Haw Par Corporation Ltd released their first quarter results for FY2019 on 8 May 2019. Here’s a short review of their performance for this quarter to see what are the changes since our post on their analysis (see link below).
- 1Q earnings up 14% to $22.1 mil on higher revenue
Haw Par earnings rose 14.1% in 1Q19 earnings to $22.1 million, compared to $19.3 million in 1Q18. Group revenue also increased 22.3% YOY to $73.4mil. This is mainly due to the higher demand of their Healthcare products. It seems like their healthcare segment is still experiencing much growth.
- Keep the cash coming in
Net cash from operations came in at $6.3mil, net increase in cash and cash equivalent is $10.6mil, boosting their coffers once again.
Their cash holdings now stands at $529mil, which amounts to about $2.40 per share. Together with their Investments and Properties, the amount adds up to $13.74, an increase of $0.53 since our analysis conducted last month.

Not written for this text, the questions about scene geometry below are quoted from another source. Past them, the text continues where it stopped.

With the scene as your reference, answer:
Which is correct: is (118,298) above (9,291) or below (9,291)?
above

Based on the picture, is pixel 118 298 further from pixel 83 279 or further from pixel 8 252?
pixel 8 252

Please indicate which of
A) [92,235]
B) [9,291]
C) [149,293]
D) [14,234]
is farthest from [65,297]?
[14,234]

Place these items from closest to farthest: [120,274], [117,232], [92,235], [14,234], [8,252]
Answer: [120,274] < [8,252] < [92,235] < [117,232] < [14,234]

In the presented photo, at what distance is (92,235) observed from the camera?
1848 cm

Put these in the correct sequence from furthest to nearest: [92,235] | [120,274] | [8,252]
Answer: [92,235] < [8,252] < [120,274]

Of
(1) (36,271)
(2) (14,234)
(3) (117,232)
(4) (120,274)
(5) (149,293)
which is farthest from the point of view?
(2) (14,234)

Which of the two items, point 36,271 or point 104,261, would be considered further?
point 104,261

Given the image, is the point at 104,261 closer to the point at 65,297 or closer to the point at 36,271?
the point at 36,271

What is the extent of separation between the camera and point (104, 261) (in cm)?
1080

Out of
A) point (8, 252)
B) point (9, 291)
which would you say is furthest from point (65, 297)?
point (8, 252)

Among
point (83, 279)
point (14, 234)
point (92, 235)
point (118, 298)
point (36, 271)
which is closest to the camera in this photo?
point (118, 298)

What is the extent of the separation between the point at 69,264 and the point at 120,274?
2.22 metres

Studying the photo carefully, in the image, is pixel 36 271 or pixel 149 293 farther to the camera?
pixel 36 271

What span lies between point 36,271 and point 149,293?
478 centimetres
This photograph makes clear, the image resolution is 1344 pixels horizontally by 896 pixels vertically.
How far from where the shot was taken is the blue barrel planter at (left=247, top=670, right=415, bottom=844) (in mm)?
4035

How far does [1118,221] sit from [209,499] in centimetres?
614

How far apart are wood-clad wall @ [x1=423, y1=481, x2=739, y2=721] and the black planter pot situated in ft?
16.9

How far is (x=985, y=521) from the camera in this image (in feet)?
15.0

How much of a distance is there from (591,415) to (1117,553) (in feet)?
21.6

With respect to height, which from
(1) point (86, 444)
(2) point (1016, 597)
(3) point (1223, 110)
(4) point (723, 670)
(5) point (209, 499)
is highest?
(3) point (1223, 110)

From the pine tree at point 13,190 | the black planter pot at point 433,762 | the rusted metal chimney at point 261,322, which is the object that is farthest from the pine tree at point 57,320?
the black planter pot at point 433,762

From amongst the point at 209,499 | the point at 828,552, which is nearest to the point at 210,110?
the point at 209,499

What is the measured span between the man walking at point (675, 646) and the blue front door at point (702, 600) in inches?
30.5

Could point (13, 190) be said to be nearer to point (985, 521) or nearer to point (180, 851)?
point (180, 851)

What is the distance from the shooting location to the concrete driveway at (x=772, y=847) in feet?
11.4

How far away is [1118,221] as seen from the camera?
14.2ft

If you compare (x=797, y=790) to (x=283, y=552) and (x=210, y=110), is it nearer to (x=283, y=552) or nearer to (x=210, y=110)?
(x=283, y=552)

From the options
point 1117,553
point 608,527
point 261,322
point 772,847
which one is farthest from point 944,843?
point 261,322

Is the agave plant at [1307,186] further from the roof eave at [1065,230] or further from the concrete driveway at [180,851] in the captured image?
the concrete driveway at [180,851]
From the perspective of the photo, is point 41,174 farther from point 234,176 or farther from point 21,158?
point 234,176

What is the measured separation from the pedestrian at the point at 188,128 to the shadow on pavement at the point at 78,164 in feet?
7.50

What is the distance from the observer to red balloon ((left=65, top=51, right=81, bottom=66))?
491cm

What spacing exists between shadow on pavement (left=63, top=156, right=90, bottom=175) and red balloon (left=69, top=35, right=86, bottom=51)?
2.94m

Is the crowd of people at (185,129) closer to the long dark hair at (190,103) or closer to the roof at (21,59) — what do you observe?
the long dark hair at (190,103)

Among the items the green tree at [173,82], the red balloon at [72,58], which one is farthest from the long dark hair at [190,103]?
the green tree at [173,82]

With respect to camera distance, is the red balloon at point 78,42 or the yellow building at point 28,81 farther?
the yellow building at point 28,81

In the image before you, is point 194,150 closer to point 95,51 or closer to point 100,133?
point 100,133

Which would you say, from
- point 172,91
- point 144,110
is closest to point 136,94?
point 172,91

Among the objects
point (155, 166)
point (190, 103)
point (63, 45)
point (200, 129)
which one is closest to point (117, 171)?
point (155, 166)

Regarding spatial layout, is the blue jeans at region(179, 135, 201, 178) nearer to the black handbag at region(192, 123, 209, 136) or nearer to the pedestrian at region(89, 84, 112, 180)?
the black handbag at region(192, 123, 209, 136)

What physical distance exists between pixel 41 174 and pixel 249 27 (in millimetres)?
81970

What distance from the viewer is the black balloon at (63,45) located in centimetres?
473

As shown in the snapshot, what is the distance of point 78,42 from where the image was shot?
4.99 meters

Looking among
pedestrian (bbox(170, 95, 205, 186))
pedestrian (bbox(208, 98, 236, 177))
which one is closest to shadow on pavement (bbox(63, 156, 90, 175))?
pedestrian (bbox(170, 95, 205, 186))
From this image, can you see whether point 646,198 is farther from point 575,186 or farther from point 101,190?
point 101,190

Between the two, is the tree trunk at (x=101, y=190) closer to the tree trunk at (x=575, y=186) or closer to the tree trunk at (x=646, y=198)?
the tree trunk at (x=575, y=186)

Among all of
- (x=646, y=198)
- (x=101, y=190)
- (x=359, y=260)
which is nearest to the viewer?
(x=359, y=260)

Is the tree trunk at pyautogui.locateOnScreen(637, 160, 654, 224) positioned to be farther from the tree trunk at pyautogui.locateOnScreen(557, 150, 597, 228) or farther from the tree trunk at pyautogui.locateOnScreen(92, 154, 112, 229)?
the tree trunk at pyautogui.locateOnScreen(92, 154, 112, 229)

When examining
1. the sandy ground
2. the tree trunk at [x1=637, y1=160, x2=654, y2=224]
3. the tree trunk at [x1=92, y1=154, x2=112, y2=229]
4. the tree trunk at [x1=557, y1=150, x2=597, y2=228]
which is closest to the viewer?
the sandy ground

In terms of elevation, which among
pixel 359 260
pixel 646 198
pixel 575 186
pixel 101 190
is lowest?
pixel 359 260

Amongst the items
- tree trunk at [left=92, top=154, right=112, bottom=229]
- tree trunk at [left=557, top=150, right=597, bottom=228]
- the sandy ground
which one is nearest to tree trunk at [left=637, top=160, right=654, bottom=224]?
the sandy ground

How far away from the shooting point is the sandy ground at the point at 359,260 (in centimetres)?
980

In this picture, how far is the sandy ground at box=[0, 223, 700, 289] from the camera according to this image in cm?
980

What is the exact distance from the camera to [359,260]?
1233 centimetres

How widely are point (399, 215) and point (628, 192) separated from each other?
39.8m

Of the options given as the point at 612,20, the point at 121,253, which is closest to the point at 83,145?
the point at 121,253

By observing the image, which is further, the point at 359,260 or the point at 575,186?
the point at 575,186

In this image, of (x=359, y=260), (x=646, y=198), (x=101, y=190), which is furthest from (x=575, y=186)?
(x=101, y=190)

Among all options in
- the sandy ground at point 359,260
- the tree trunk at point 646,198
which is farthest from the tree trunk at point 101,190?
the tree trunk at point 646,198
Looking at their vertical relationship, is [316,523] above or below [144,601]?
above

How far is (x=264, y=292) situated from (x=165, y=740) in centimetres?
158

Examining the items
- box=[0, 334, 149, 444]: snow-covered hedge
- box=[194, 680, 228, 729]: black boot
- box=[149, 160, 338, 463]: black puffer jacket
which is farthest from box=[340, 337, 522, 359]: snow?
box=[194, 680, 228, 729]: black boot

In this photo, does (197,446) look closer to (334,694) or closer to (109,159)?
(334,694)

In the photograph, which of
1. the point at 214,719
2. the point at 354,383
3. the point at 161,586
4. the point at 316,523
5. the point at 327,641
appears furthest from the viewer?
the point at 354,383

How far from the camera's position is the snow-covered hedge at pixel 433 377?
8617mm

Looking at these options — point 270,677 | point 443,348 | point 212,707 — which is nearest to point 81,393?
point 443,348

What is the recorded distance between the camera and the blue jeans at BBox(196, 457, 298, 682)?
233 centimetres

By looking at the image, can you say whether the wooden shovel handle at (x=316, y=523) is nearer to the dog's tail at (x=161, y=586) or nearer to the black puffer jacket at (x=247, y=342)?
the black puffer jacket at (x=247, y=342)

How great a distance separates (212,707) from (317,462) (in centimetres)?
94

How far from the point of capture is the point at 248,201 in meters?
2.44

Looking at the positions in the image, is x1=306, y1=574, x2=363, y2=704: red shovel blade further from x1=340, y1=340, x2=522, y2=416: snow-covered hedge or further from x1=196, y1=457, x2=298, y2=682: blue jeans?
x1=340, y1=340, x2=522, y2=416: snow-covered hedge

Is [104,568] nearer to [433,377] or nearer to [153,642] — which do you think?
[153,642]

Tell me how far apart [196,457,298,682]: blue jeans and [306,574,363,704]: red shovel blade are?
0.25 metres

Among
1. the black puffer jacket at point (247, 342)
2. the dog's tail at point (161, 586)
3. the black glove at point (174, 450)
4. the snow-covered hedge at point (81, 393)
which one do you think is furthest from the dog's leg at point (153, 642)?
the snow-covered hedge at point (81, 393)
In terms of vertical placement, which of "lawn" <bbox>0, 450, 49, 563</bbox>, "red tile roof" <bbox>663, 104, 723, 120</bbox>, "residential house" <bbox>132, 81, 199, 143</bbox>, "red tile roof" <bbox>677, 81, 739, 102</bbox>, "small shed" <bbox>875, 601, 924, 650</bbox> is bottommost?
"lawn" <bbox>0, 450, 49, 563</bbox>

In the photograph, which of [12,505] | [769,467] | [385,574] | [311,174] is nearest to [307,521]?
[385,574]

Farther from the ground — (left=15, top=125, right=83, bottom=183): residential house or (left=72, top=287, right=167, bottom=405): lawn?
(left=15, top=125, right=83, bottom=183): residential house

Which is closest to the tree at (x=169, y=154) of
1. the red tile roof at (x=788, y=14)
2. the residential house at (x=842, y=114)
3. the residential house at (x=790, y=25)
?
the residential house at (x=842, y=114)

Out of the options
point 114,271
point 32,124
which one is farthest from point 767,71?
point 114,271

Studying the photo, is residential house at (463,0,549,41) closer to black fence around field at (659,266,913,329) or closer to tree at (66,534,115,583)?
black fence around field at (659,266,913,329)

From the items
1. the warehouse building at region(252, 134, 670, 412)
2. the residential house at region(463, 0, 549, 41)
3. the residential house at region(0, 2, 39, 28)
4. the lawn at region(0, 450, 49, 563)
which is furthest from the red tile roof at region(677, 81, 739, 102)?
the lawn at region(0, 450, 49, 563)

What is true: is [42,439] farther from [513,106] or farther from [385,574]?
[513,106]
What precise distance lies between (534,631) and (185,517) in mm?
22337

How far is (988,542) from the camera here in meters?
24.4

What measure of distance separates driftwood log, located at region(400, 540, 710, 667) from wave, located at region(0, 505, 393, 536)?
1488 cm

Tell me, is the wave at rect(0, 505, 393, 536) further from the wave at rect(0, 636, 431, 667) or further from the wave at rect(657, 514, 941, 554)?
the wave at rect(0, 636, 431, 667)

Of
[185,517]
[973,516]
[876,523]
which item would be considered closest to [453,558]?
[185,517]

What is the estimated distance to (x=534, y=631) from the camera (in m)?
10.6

- Increase in price for raw materials
Due to higher cost of sales due to increase in price for raw materials, gross margins decreased from 64% to 59%. Management have also stated in the 1Q results that their margins could continue to suffer if price of raw materials continues to increase.
- Global outlook uncertain
Much of the valuation of their investments are subjected to the global uncertainties and an economic downturn could affect their valuation, reducing their net asset value. If it happens, we have to revise our fair value of this company as one of the most important investment factors we look at when analyzing this company and eventually investing in them is that their sum of the parts valuation is at a discount to their share price.
We will continue to remain vested in this company and might consider adding more in the near future. At current price of $14, investing in them now means that you are essentially buying their investments and properties while getting their healthcare business for free. However, we are keeping an eye on the current macroeconomic situation (eg. trade war) and is planning our portfolio allocation as of now. Till then, cheers.